New clinical data of USGI Medical’s Incisionless Operating Platform demonstrated that surgeons can use Incisionless Operating Platform to durably reduce the size of the stomach pouch and stoma in Roux-en-Y Gastric Bypass (RYGB) patients who are regaining weight.
Clinical results from 116 patients presented at American Society of Metabolic and Bariatric Surgeons (ASMBS) Annual Meeting near Dallas, University of California, San Diego (UCSD) Medical Center surgeon Santiago Horgan, M.D. on Friday, June 26.
We believe this is the first data to confirm 12-month durability for gastric folds created without incisions, said Dr. Horgan, director of UCSD’s Center for the Future of Surgery and Center for the Treatment of Obesity. Invasive procedures to restore the anatomy to the original post-surgery proportions are too complicated for many patients. Surgeons have tried to perform restorative procedures through the mouth using other types of endoscopic instruments, however GI tissue is extremely resistant to change and it’s been difficult to show long-term durability of procedures utilizing endoscopic sutures or staples. USGI’s Expandable Tissue Anchors have allowed us to achieve a desired amount of durable reduction in the pouch and stoma size without any significant adverse events, filling a significant unmet medical need in this patient population.
Surgeons used USGI’s IOP in Restorative Obesity Surgery, Endolumenally (ROSE) to grasp tissue and deploy Expandable Tissue Anchors to create multiple, circumferential tissue folds around the stoma and inside the pouch. The endoscope provides visualization and procedure is performed entirely through the patient’s mouth.

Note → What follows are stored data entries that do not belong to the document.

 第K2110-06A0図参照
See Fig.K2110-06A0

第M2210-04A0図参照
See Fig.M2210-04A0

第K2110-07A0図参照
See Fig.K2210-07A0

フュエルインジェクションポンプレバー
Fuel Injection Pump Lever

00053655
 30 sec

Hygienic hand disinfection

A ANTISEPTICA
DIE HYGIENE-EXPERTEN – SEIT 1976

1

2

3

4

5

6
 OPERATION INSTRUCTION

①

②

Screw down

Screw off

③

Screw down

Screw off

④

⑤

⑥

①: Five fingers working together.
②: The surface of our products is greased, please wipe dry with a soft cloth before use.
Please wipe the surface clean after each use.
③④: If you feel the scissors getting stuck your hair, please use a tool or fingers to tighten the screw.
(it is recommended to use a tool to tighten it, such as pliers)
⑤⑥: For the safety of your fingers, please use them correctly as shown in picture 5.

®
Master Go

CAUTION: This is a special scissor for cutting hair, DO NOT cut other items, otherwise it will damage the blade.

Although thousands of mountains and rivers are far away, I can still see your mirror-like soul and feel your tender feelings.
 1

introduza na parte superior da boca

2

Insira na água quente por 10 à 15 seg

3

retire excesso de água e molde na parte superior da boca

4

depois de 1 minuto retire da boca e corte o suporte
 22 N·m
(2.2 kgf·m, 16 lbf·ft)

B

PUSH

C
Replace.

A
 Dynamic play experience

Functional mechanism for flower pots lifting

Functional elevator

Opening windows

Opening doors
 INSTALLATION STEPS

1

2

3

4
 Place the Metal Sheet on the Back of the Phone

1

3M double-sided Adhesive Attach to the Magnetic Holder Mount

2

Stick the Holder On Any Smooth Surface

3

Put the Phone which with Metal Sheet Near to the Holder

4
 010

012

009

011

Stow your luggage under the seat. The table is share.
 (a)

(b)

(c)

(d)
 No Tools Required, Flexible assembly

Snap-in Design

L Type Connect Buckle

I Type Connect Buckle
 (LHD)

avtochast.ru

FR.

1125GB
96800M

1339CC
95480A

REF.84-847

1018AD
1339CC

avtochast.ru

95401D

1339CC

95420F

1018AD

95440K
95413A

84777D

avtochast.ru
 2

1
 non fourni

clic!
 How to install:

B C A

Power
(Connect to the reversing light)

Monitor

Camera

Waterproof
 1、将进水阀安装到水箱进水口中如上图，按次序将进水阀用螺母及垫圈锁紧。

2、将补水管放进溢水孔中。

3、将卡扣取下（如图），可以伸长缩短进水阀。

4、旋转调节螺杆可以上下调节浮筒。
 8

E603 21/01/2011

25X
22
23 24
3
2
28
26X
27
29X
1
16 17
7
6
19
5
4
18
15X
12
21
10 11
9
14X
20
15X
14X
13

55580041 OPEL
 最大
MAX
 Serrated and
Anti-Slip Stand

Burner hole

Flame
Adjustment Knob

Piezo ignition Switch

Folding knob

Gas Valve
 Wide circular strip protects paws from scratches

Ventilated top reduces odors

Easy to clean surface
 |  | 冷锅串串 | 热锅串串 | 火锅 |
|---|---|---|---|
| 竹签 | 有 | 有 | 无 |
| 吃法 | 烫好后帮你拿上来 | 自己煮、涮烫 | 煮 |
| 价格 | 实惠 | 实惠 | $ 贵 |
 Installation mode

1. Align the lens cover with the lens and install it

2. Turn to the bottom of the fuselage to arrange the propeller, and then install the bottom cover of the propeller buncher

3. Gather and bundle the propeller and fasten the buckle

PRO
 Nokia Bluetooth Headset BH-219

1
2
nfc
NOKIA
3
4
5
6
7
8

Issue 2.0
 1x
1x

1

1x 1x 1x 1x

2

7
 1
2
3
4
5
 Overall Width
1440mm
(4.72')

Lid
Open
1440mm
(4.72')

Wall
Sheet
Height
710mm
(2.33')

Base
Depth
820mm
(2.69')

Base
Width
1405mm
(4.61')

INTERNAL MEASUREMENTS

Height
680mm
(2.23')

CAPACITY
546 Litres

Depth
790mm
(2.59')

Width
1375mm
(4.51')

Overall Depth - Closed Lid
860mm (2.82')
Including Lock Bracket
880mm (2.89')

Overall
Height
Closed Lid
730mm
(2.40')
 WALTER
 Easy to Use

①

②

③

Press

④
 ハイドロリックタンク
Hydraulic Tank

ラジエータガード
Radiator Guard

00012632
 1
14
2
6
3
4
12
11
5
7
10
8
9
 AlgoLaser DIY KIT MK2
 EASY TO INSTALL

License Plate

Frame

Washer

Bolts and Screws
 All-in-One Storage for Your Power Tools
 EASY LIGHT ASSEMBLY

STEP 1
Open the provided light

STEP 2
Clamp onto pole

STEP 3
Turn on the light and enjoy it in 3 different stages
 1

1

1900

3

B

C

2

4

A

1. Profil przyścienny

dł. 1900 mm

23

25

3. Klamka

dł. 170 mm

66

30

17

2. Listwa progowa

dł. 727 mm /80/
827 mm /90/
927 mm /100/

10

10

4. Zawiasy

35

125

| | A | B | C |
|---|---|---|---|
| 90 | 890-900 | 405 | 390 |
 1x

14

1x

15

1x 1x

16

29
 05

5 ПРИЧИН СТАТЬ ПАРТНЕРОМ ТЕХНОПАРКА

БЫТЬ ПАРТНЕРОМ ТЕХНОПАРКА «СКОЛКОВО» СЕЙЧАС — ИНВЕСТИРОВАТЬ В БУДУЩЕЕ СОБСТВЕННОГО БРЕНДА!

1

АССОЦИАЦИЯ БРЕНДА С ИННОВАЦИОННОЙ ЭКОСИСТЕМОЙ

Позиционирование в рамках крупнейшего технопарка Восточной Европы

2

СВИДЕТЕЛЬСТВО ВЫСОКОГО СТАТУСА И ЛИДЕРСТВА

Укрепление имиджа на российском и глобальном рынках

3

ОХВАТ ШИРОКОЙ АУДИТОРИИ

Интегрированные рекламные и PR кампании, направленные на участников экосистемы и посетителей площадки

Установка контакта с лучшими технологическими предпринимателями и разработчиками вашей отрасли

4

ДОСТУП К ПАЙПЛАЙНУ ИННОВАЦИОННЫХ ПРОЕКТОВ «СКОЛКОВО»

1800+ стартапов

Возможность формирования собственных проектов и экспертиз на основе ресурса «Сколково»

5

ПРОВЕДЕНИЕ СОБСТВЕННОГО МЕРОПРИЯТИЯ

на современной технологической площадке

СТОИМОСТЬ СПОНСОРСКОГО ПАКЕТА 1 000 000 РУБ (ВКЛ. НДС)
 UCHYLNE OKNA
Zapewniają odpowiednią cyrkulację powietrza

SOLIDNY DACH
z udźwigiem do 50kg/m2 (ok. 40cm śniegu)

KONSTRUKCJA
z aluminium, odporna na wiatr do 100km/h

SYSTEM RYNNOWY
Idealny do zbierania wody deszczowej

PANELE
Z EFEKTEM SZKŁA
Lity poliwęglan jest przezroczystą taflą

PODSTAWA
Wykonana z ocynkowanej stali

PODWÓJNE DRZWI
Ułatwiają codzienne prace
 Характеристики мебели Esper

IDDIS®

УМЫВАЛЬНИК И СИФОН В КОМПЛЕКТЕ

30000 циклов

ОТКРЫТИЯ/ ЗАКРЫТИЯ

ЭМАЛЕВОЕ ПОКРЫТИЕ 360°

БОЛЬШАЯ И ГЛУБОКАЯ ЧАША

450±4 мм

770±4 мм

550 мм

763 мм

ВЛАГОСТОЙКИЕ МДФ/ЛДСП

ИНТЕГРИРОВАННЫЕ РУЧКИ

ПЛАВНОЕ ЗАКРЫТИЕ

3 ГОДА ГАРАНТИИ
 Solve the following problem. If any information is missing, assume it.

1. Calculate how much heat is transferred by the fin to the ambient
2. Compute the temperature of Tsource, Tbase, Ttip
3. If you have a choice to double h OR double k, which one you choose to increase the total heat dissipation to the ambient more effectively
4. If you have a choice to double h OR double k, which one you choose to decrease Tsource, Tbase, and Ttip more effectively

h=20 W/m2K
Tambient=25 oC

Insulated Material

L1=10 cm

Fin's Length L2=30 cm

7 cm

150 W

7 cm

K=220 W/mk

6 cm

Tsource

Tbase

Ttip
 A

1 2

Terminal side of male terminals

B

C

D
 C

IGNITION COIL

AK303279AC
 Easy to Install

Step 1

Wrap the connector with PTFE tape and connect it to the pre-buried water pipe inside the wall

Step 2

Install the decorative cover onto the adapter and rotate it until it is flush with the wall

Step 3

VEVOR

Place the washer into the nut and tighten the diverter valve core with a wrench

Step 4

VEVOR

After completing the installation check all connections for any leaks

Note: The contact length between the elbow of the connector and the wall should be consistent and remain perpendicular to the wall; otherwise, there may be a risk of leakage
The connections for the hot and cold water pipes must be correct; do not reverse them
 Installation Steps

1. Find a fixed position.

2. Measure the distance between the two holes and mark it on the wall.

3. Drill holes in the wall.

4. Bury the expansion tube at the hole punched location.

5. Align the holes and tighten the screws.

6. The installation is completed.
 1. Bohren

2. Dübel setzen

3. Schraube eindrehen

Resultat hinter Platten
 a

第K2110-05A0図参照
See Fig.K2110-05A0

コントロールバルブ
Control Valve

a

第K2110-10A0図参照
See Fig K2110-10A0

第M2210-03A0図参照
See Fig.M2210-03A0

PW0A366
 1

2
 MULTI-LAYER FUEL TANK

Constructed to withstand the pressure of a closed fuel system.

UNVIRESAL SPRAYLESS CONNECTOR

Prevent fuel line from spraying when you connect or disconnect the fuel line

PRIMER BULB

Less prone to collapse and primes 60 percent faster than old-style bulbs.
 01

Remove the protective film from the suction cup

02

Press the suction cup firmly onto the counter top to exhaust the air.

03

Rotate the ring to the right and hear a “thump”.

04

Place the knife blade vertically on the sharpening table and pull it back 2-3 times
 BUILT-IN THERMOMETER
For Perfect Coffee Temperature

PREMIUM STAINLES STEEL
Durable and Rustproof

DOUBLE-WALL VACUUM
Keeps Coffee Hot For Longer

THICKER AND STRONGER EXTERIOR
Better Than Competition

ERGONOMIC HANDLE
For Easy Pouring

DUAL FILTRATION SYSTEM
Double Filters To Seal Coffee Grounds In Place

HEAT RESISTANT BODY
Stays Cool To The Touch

Surgeons were able to place tissue folds in 112 of 116 (97%) patients. On average, surgeons placed six Expandable Tissue Anchor pairs in each of these 112 patients and reduced their mean stoma diameter by 50% and pouch length by 44%.
Twelve-month post-op endoscopies performed on 19 patients by Dr. Horgan confirmed the durability of the procedure. There were no significant complications associated with the procedure and most patients’ reported no or minimal pain.